Problems to work on:
A - Quote the stretch of the theater review from "Is Nora, the" through "by Dave Bonde.".
B - Based on the theater review, say whether each statement is true, answering yes or no and quoting the words that decide it: (i) The production was directed by Aaron Randolph III. (ii) Nora comes back after 15 years. (iii) Jackie Skiles plays the maid Anne-Marie.

Source text:
-*-

Is Nora, the protagonist of Henrik Ibsen's classic drama A Doll's House, a hero or a villain? Given that the play ends with her walking out on her husband and children seemingly forever, it’s a theme that’s been discussed since 1897, and one that the QC Theatre Workshop seeks to continue with its local premiere of A Doll’s House, Part 2, directed by Dave Bonde.
Saturday night’s pre-show announcements by artistic director Aaron Randolph III made it quite clear that seeing or reading Ibsen’s predecessor wasn’t required to fully enjoy author Lucas Hnath’s sequel, and Randolph spoke the truth: Important details are revealed rather quickly, and from there, this production takes its own journey into the life of the Helmer family.
In it, Nora, after discovering that she and her husband Torvald are still married – Torvald, it turns out, having never filed their divorce papers – unexpectedly returns after 15 years to rectify that situation. Yet while we're only supposed to have jumped 15 years into the future beyond Ibsen's tale (a time shift made clear by the story and designer Cory Johnson’s stunning costumes), Hnath's language tells a far more modern story, making this production familiar and accessible. After Nora (Kitty Israel) is let into her former residence by maid Anne-Marie (Jackie Skiles), they reminisce and catch up, with Nora exclaiming, “This is fun!” She’s not wrong. It’s fascinating to hear what Nora has been up to since she abandoned her old self, and Israel’s layered performance reflects the epitome of strength – you don’t have to agree with Nora, but you can’t help but feel that she speaks her truth and is proud of all she’s accomplished by leaving in the first place. Skiles, meanwhile, possesses a great quirkiness in her protectiveness of the Helmers, demonstrating sympathy to Nora yet clearly expressing Anne-Marie’s pain at being forgotten.

-*-

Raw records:
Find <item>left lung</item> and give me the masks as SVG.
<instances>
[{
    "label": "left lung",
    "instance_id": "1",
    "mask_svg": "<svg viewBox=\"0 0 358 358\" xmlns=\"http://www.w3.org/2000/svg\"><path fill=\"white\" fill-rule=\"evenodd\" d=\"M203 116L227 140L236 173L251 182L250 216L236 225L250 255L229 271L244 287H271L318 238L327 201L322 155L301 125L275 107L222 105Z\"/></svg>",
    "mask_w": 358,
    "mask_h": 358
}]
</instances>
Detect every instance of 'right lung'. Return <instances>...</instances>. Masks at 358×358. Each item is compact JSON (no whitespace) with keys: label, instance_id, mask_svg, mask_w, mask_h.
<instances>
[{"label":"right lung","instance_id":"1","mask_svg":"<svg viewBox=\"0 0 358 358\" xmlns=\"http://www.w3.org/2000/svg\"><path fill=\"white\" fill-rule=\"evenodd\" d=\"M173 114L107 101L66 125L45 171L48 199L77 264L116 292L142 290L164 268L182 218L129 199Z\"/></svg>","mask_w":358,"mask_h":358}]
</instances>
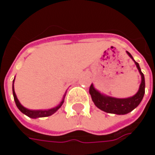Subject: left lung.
<instances>
[{"label": "left lung", "mask_w": 155, "mask_h": 155, "mask_svg": "<svg viewBox=\"0 0 155 155\" xmlns=\"http://www.w3.org/2000/svg\"><path fill=\"white\" fill-rule=\"evenodd\" d=\"M127 53L131 58H133L132 55L128 51H127ZM134 63L141 76V83H140L138 92L134 96L128 98H115V97H110L102 95L93 87V84H91L90 87V94L91 96L94 104L98 109L110 114L125 115L131 112L140 104L145 93V78H144V74L140 71L139 64L135 61Z\"/></svg>", "instance_id": "1"}]
</instances>
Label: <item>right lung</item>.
Listing matches in <instances>:
<instances>
[{
	"label": "right lung",
	"instance_id": "add662e5",
	"mask_svg": "<svg viewBox=\"0 0 155 155\" xmlns=\"http://www.w3.org/2000/svg\"><path fill=\"white\" fill-rule=\"evenodd\" d=\"M13 94H14V98H15V104H16V106L18 107V109L21 110V112L23 114H25L26 116H29L30 118H37V117H45V116H51L52 114H54L56 112L57 110H58L61 106H62L63 103H64V99L62 100V102L60 104H58L57 107L53 108V109H51V110H27L26 108H24L19 102V100L17 98L16 95H15V90H14V86H13Z\"/></svg>",
	"mask_w": 155,
	"mask_h": 155
}]
</instances>
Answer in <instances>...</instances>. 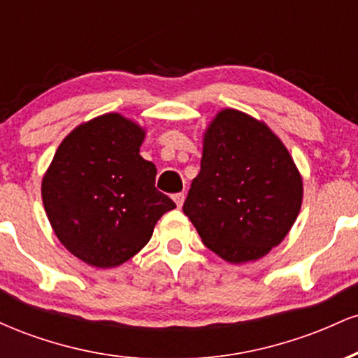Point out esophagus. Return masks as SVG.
I'll return each mask as SVG.
<instances>
[{
  "label": "esophagus",
  "instance_id": "1",
  "mask_svg": "<svg viewBox=\"0 0 358 358\" xmlns=\"http://www.w3.org/2000/svg\"><path fill=\"white\" fill-rule=\"evenodd\" d=\"M173 200H175V203L178 205V207H182V205H183V200H185V192L175 193V195H173Z\"/></svg>",
  "mask_w": 358,
  "mask_h": 358
}]
</instances>
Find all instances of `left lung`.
<instances>
[{"mask_svg": "<svg viewBox=\"0 0 358 358\" xmlns=\"http://www.w3.org/2000/svg\"><path fill=\"white\" fill-rule=\"evenodd\" d=\"M301 200V176L276 134L239 110L217 114L183 203L203 244L229 262L256 261L285 239Z\"/></svg>", "mask_w": 358, "mask_h": 358, "instance_id": "obj_1", "label": "left lung"}]
</instances>
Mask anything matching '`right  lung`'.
<instances>
[{
    "label": "right lung",
    "instance_id": "obj_1",
    "mask_svg": "<svg viewBox=\"0 0 358 358\" xmlns=\"http://www.w3.org/2000/svg\"><path fill=\"white\" fill-rule=\"evenodd\" d=\"M143 138L134 122L104 114L62 141L45 175L42 199L55 236L90 266L126 262L176 207L155 187L156 166L139 156Z\"/></svg>",
    "mask_w": 358,
    "mask_h": 358
}]
</instances>
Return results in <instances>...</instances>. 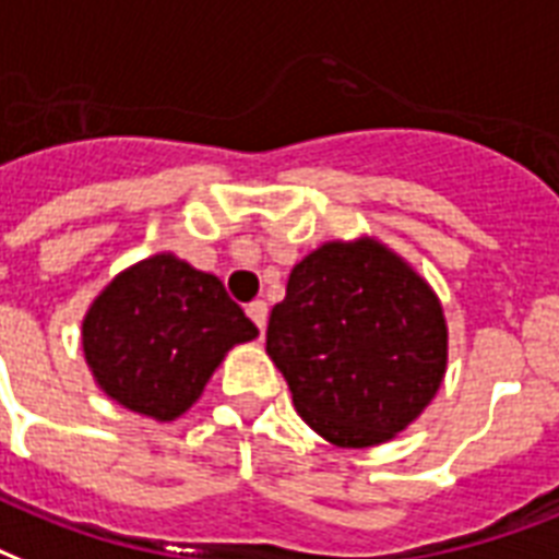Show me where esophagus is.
<instances>
[{
  "mask_svg": "<svg viewBox=\"0 0 559 559\" xmlns=\"http://www.w3.org/2000/svg\"><path fill=\"white\" fill-rule=\"evenodd\" d=\"M248 318L259 326V332H265L267 326V302L265 300H253L248 306Z\"/></svg>",
  "mask_w": 559,
  "mask_h": 559,
  "instance_id": "34e87169",
  "label": "esophagus"
}]
</instances>
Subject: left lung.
Here are the masks:
<instances>
[{
	"label": "left lung",
	"instance_id": "8db88e82",
	"mask_svg": "<svg viewBox=\"0 0 559 559\" xmlns=\"http://www.w3.org/2000/svg\"><path fill=\"white\" fill-rule=\"evenodd\" d=\"M443 306L382 241H326L297 262L267 320V356L329 443L379 445L408 428L445 373Z\"/></svg>",
	"mask_w": 559,
	"mask_h": 559
}]
</instances>
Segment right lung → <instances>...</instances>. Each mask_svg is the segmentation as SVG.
<instances>
[{
    "label": "right lung",
    "mask_w": 559,
    "mask_h": 559,
    "mask_svg": "<svg viewBox=\"0 0 559 559\" xmlns=\"http://www.w3.org/2000/svg\"><path fill=\"white\" fill-rule=\"evenodd\" d=\"M257 335L218 276L171 253L122 271L95 297L81 326L98 388L159 423L192 408L224 356Z\"/></svg>",
    "instance_id": "add662e5"
}]
</instances>
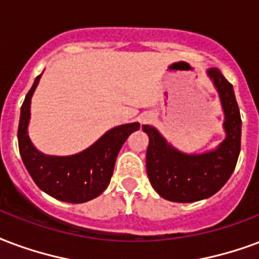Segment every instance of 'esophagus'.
<instances>
[{"mask_svg": "<svg viewBox=\"0 0 259 259\" xmlns=\"http://www.w3.org/2000/svg\"><path fill=\"white\" fill-rule=\"evenodd\" d=\"M151 118H152V115H149V114L141 115V118H140V122H141V123H147V122H148Z\"/></svg>", "mask_w": 259, "mask_h": 259, "instance_id": "esophagus-1", "label": "esophagus"}]
</instances>
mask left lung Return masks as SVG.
<instances>
[{"instance_id":"1","label":"left lung","mask_w":259,"mask_h":259,"mask_svg":"<svg viewBox=\"0 0 259 259\" xmlns=\"http://www.w3.org/2000/svg\"><path fill=\"white\" fill-rule=\"evenodd\" d=\"M207 75L217 89L225 114L224 129L227 137L214 151L199 155L184 154L168 144L155 127L143 126L149 137L147 149L149 183L162 198L170 202L192 203L212 196L229 180L240 154L242 118L233 86L218 68H210Z\"/></svg>"}]
</instances>
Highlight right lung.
<instances>
[{
    "label": "right lung",
    "mask_w": 259,
    "mask_h": 259,
    "mask_svg": "<svg viewBox=\"0 0 259 259\" xmlns=\"http://www.w3.org/2000/svg\"><path fill=\"white\" fill-rule=\"evenodd\" d=\"M41 75L35 78L20 111L17 141L23 163L38 188L57 200L68 203L92 200L107 189L114 173L118 152L127 137L140 129V123L116 126L108 130L92 147L76 155H44L32 145L27 133L31 97Z\"/></svg>",
    "instance_id": "obj_1"
}]
</instances>
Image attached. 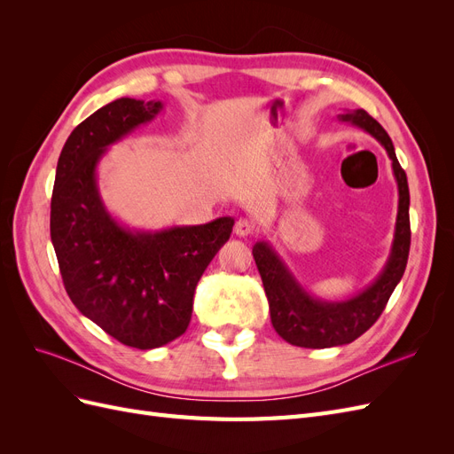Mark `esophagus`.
Here are the masks:
<instances>
[{
    "instance_id": "34e87169",
    "label": "esophagus",
    "mask_w": 454,
    "mask_h": 454,
    "mask_svg": "<svg viewBox=\"0 0 454 454\" xmlns=\"http://www.w3.org/2000/svg\"><path fill=\"white\" fill-rule=\"evenodd\" d=\"M254 232V225L252 222H248V219H239V222L235 223V235L237 237H248Z\"/></svg>"
}]
</instances>
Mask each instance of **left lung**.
<instances>
[{
    "instance_id": "obj_1",
    "label": "left lung",
    "mask_w": 454,
    "mask_h": 454,
    "mask_svg": "<svg viewBox=\"0 0 454 454\" xmlns=\"http://www.w3.org/2000/svg\"><path fill=\"white\" fill-rule=\"evenodd\" d=\"M339 121L364 129L387 149L400 193L395 231L388 261L379 277L358 295L345 301H322L310 295L267 240L255 242L252 254L269 299L272 327L290 345L303 348L348 345L364 335L387 307L392 292L403 277L409 257V185L405 170L397 162L390 136L364 109H347L339 115Z\"/></svg>"
}]
</instances>
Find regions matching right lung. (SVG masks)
Returning <instances> with one entry per match:
<instances>
[{
  "instance_id": "1",
  "label": "right lung",
  "mask_w": 454,
  "mask_h": 454,
  "mask_svg": "<svg viewBox=\"0 0 454 454\" xmlns=\"http://www.w3.org/2000/svg\"><path fill=\"white\" fill-rule=\"evenodd\" d=\"M160 100L119 98L74 129L57 164L51 240L79 312L132 348L185 333L195 287L235 219L140 231L121 225L100 197L96 168L109 145L162 112Z\"/></svg>"
}]
</instances>
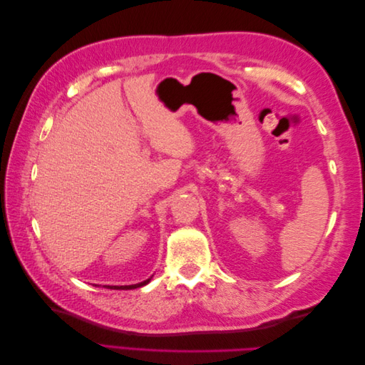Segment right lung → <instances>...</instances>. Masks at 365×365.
<instances>
[{
    "label": "right lung",
    "instance_id": "add662e5",
    "mask_svg": "<svg viewBox=\"0 0 365 365\" xmlns=\"http://www.w3.org/2000/svg\"><path fill=\"white\" fill-rule=\"evenodd\" d=\"M150 279L141 282V283H137V284H129V286H105V288H109V289H135V288H140V286L148 284L150 282Z\"/></svg>",
    "mask_w": 365,
    "mask_h": 365
}]
</instances>
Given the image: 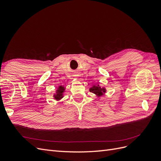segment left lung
I'll return each instance as SVG.
<instances>
[{"mask_svg":"<svg viewBox=\"0 0 161 161\" xmlns=\"http://www.w3.org/2000/svg\"><path fill=\"white\" fill-rule=\"evenodd\" d=\"M89 91L95 94L97 98L100 99L102 96H103L106 93L107 89L105 87L100 86L99 84H96L90 87Z\"/></svg>","mask_w":161,"mask_h":161,"instance_id":"8db88e82","label":"left lung"}]
</instances>
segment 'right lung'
I'll return each instance as SVG.
<instances>
[{"label":"right lung","instance_id":"1","mask_svg":"<svg viewBox=\"0 0 161 161\" xmlns=\"http://www.w3.org/2000/svg\"><path fill=\"white\" fill-rule=\"evenodd\" d=\"M65 91L66 86L64 85H59L57 87L55 93H53V99L57 101H60L64 97Z\"/></svg>","mask_w":161,"mask_h":161}]
</instances>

-*-

Task answers:
A -
Is Nora, the protagonist of Henrik Ibsen's classic drama A Doll's House, a hero or a villain? Given that the play ends with her walking out on her husband and children seemingly forever, it’s a theme that’s been discussed since 1897, and one that the QC Theatre Workshop seeks to continue with its local premiere of A Doll’s House, Part 2, directed by Dave Bonde.

B -
(i) No: "directed by Dave Bonde."
(ii) Yes: "unexpectedly returns after 15 years to rectify that situation."
(iii) Yes: "maid Anne-Marie (Jackie Skiles)."